Why not use __builtin_choose_expr here and make it call the real one where the compiler doesn't know the bounds?


__bos0 is an even more horrible macro name, as it both exposes details of the underlying implementation and simultaneously fails to provide readers with useful information about what it does.


While I'm complaining about poor naming, most of these _bos variables could also have human-friendly names (e.g. _ptr_size).


Why are we adding branch prediction to a compile-time constant?


As above, why predict a compile-time constant?

See also every other place where this is repeated.


Please move this to the definition of __bos() using __builtin_choose_expr.


Why not make this (and all other similar checks) a _Static_assert? We know at compile time that it will abort at run time, so tell the user at compile time that their code is broken.


mul_no_overflow is an identifier that is valid for user programs to use and so should not be used in a system header.


This function appears to duplicate the version in the header. Why does it exist?


Logic error. If we don't statically know the object size, then we skip the overflow checking. If there is an overflow, then we don't emit an error, we do exactly the same thing as if we'd not done the overflow checking.


All of these __predict_false() cases are going to make code slower if compiled with the system compiler (which, unconditionally, is setting this to __FORTIFY_UNKNOWN_SIZE).


Another logic error. If we don't know the size, then don't do overlap checks.


It would be more human-friendly to promote these to memmove with a warning.


This is overcomplicated logic. It should be:

if (bos != __FORTIFY_UNKNOWN_SIZE && (n > bos))
  __fortify_chk_fail("memchr: prevented read past end of buffer");
return (memchr(s, c, n));

These functions all look wrong. In the header wrappers, we're not trusting clang's __builtin_object_size, so we're eliding all of the checks, but then we're passing that value through unmodified to this function, which now does checks against it.
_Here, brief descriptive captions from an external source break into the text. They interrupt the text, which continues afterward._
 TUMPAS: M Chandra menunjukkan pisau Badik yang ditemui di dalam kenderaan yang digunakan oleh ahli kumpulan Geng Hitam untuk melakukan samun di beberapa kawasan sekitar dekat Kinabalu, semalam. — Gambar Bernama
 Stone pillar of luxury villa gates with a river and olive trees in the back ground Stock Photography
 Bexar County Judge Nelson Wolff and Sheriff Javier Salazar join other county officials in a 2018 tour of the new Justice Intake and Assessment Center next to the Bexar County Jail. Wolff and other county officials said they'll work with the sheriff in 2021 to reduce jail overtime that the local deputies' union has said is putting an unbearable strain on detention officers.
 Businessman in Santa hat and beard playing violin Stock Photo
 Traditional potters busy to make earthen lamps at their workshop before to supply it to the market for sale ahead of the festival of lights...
These functions should *never* be called with bos == __FORTIFY_UNKNOWN_SIZE and should have an assert to that effect.

I'm stopping individual reviews at this point, as every single function appears to reproduce the same logic errors.
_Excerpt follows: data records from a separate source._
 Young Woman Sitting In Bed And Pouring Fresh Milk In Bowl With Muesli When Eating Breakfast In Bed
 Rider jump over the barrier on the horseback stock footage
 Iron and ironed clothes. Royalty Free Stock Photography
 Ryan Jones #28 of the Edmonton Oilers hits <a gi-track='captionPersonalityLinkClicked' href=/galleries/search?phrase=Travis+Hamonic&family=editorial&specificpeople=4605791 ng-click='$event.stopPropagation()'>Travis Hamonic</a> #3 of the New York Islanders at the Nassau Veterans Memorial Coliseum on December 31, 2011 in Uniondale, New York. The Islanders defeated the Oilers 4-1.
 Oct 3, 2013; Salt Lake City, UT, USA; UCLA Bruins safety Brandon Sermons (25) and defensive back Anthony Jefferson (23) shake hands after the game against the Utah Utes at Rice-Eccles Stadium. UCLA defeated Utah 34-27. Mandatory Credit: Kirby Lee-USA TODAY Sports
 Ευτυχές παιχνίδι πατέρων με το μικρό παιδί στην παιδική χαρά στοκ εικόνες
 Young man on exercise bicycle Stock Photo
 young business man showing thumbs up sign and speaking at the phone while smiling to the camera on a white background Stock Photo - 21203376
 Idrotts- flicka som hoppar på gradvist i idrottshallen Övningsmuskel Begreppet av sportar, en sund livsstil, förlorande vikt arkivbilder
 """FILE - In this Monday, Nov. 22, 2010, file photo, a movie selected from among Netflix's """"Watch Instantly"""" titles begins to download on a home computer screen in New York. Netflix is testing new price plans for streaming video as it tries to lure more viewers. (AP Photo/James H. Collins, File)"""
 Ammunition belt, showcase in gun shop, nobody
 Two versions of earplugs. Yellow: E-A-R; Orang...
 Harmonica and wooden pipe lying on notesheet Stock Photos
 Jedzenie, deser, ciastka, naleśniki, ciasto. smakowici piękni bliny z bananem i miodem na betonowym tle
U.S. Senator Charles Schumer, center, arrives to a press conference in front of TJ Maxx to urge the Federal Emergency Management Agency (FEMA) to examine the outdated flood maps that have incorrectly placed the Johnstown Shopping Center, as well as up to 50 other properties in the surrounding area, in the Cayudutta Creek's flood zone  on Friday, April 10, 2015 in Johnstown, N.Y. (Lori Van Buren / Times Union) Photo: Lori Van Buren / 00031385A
Needs a comma after "Otherwise", because there is a pause there.


s/may/might/ ("may" for permission, "might" for possibility: "Yes, you may use my spare video card. It might not work any more, though.")

pfg edited edge metadata.

Fix manpage comments. Thanks!

pfg marked 3 inline comments as done.Sep 1 2015, 8:08 PM

Update comments from regarding man page.
(I will let Oliver answer David's concerns.)

We will be abandoning this idea altogether:

FORTIFY_SOURCE has never been supported for clang, as the approach has been replaced by a combination of a static analyzer and a memory sanitizer. The strong stack protector also does a good job catching the bugs fortify used to find. The idea was good for times when we depended exclusively on GCC but as of now it would just add GCC-dependent bloat to our C library.

The project was successful in that it was good to run it at least once over the tree and it did find three bugs in base (which probably saved us some pain with the strong stack protector).